If I look back at why I quit smoking just over four years ago, I would say that it was driven by the desire to break away from the slavery, even though an unforeseen health scare precipitated my action to quit. Wealth, or expense if you prefer, didn’t even come into the picture.
When people first start smoking, health issues are the furthest things from their minds. The average young adult doesn’t think about what cigarettes are doing to their bodies. Wealth is just a matter of getting some money together to afford the next pack, buying some rolling tobacco, or scrounging a few here and there from friends. Slavery isn’t even a consideration. Addiction is something that happens to others. Besides, smoking is legal, so how bad can it really be?
Roll on a few years, and people start realizing that they’re hooked. “OK, so it’s addictive, and I will stop in the near future” they say to themselves. On the plus side, there are no signs of health issues. No serious health issues, that is. Everybody gets a cold, and some mild wheezing in winter is to be expected. The expense is bearable, just about. Slavery rears its ugly head, but so long as there is hope in quitting one day, it’s all still under the smoker’s control.
And yet a few more years later and the wheezing and coughing is still there, although more frequently. Some shortness of breath while doing simple tasks starts to appear. But, overall the health is still OK. Smoking is still affordable, even if we struggle a little. There is always a way to get the nicotine fix, because that is what it has become; a fix. The realization that we really are addicted to smoking starts to creep in. We attempt to stop, once, twice, maybe a few times, but somehow things don’t work out. Something always prevents us from quitting, so we start smoking again.
We get frustrated, but at least we’re not dying of some hideous illness, yet. We’re worried about cancer and emphysema, but only when we actually take the time to think about it. Luckily, our overall well-being hasn’t really been impacted so far. We continue to smoke, despite knowing the worsening health risks. We know from experience that we can afford to smoke. It’s the damned slavery that really starts hitting home. “I don’t enjoy being bound by these chains. I want out!”
My partner has often told me that health-wise, nothing is wrong until it is. As I have written about before, we don’t know what is going wrong inside our bodies until it manifests itself in the form of symptoms. That’s what happened to me. I woke up one morning with a deep-vein thrombosis (DVT) in my left leg and subsequently had to spend ten days in hospital. I was convinced that it was self-induced from smoking, even if the doctor’s declined to comment on the correlation, other than telling me “It’s time you quit smoking.”

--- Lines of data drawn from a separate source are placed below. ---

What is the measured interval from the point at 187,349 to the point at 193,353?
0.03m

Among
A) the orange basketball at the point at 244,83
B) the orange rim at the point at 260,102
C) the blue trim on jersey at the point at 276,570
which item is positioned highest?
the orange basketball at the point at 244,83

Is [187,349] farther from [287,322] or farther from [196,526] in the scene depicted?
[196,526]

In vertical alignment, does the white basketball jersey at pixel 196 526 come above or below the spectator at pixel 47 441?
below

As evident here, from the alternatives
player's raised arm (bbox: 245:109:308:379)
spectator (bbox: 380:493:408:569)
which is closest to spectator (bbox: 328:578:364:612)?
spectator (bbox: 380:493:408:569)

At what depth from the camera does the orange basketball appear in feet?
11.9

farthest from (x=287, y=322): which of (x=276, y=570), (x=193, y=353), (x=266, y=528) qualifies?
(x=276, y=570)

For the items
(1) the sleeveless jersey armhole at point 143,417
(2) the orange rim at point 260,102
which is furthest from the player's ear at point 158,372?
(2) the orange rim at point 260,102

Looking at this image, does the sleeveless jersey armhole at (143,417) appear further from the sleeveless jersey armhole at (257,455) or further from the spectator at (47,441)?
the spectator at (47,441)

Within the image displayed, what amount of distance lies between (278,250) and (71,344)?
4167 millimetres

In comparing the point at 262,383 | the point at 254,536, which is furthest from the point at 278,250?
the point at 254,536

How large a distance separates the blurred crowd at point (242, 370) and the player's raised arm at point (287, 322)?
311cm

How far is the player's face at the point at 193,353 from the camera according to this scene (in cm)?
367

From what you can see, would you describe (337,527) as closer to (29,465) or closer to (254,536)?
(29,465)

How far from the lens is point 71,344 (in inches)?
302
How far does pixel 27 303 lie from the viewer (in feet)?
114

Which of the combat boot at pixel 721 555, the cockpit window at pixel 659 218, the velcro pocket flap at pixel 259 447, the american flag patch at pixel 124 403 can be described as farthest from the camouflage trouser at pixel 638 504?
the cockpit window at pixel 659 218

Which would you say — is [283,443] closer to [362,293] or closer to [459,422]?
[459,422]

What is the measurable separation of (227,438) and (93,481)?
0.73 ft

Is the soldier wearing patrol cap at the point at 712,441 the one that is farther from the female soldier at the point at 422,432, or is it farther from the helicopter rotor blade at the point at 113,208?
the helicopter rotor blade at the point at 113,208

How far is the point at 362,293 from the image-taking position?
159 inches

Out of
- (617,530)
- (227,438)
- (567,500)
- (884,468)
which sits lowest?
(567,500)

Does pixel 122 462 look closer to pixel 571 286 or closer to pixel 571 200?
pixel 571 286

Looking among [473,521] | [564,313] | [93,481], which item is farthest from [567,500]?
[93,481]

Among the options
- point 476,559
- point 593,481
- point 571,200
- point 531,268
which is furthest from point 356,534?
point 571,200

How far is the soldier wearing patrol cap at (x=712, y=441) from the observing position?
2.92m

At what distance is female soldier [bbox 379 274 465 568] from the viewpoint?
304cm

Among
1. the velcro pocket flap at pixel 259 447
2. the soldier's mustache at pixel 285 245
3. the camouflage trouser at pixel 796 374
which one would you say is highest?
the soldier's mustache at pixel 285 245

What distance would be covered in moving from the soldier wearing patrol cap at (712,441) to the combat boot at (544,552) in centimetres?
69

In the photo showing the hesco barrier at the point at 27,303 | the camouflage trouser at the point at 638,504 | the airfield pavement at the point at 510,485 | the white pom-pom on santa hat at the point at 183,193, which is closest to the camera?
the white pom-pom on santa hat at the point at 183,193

On the face of it, in my case health trumped slavery. I was absolutely sick of being tied down to smoking and all that it entailed, but the health ‘incident’ happened before I could take action against being a slave. Would I have kicked the habit if it hadn’t been for the DVT? I don’t rightfully know because I wasn’t given the choice. All I know is that I’m glad that the health scare wasn’t cancer. Either way, I’m a happy non-smoker these days.
To conclude, I don’t believe that wealth (or expense) should ever be used as a primary reason to quit smoking, because people will always find a way to obtain cheap tobacco. Health and slavery, on the other hand, should always be high on the agenda of reasons to quit. In fact, I would venture to say that you should seriously consider fighting the slavery first, before any health issues tear you down.